Paul Holland said: “Even if the Government has momentarily stalled in its drive towards an electric future, fleets themselves and road users in general have powerful incentives to switch away from fossil fuels.
“This is why we’re still seeing an increase in electric vehicle usage even after the grants for EVs have ceased.
“There are three factors driving the use of EVs, even when the Government is moving away from incentivising them: price, sustainability and flexibility.”
The expert highlighted how fuel prices needed to come down for all motorists to be able to continue driving comfortably, saying that the Government could be doing more to bring prices down.
Currently, the average price for a litre of petrol at the pumps is 155.49p, while diesel prices are almost 7p more expensive at 162.19p.
Prices for both petrol and diesel are cheaper at supermarkets as experts often urge drivers to check where they can fuel up for as cheap as possible.
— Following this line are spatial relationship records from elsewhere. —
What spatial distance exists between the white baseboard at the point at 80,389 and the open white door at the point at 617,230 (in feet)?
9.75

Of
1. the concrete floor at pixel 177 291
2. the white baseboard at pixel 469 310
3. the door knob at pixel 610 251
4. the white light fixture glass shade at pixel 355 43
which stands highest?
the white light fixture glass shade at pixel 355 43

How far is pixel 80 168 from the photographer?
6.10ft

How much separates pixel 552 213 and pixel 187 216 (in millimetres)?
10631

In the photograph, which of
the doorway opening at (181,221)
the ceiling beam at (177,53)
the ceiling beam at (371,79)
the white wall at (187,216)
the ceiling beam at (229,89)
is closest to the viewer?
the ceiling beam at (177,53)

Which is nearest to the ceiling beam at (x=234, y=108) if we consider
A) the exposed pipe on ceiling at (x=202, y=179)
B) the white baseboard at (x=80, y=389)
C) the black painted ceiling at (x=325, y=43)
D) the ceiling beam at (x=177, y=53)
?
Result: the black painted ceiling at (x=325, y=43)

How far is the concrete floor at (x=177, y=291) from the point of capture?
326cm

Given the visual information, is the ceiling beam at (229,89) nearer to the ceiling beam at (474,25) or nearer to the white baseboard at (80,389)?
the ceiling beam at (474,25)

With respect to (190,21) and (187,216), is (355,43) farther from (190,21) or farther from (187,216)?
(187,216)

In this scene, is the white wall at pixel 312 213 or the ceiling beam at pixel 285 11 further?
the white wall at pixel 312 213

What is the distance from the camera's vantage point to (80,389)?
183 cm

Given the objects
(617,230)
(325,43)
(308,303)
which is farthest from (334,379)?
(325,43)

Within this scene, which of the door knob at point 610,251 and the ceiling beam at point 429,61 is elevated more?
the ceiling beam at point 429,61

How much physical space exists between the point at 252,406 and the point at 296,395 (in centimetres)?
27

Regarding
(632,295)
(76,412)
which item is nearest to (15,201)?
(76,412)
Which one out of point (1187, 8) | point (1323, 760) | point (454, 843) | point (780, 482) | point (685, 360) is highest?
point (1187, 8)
The UK is on target to hit 100,000 chargers by 2025, although there are some fears over whether the Government is still planning on meeting its original target of 300,000 chargers by the end of the decade.
Some are even suggesting that the Government could bring back a form of incentive system to help motorists switch to cleaner vehicles.
Paul Holland concluded, saying: “While we await further details and the true impact of the Prime Minister’s delay to 2035 and net zero strategies, as well as what will be included in the Autumn statement, we know truly that it will not impact the progress made by all stakeholders as we all work towards sustainable mobility.”